Normally in these type of questions which involve transformations, one would look for an invariant, but I am having trouble in doing so. Is looking for an invariant/semi-invariant the right way to go? Or, is there any other way of looking at it ?
When the operation is performed the quantity decreases by $|x|+|z|−|x+y|−|y+z|$. The desired semi-invariant should include the absolute values of pairwise sums, sums of triples and foursomes as well.
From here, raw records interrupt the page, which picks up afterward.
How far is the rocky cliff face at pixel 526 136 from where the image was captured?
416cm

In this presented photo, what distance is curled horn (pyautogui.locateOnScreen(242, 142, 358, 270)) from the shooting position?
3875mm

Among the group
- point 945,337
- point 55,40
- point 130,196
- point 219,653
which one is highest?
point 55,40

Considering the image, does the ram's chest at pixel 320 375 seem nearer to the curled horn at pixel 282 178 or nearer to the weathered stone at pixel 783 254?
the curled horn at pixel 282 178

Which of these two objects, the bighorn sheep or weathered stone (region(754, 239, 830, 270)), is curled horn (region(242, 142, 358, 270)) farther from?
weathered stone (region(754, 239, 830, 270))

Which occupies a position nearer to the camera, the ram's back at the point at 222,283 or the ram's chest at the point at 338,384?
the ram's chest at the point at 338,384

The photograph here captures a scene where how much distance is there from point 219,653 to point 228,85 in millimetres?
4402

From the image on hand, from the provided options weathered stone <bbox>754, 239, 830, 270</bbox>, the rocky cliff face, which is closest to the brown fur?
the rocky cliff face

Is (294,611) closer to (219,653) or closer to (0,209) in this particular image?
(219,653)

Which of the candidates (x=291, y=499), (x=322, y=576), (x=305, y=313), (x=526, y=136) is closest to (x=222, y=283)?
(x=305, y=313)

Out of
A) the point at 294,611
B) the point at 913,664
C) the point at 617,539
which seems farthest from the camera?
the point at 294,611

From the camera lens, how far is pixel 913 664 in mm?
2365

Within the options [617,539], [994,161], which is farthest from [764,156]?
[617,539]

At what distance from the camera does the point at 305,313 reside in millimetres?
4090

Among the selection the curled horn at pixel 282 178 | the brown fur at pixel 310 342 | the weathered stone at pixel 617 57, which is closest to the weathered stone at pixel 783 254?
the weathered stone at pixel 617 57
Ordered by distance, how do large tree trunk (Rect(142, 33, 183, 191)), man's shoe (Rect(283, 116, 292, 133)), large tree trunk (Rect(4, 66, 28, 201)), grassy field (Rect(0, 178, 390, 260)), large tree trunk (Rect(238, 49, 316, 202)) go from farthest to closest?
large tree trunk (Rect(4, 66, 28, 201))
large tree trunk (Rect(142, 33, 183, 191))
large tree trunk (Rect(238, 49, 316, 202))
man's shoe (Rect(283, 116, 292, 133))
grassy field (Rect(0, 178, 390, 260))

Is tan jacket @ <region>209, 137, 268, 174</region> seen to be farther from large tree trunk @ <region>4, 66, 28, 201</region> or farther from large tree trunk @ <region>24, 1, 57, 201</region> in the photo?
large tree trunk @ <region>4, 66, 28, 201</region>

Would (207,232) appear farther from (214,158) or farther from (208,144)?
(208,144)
With a pentagon numbered $v,w, x, y, z$ and the semi-invariant defined by $$ S(v,w, x, y, z) = |v| + |w| + |x| + |y| + |z| + |v + w| + |w + x| + |x + y| + |y + z| + |z + v| + |v + w + x| + |w + x + y| + |x + y + z| + |y + z + v| + |z + v + w| + |v + w + x + y| + |w + x + y + z| + |x + y + z + v| + |y + z + v + w| + |z + v + w + x|, $$ it is evident that the operation reduced the value of $S$ by the expression $$ |z + v + w + x| − |z + v + w + x + 2y| = |s − y| − |s + y|,$$ where $$s = v + w + x + y + z $$ As $s > 0$ and $y < 0$, it is trivial that $$ |s − y| − |s + y| > 0$$ Thus $S$ is a semi-invariant with the required property. Using the semi-invariant, one can produce a proof by infinite descent.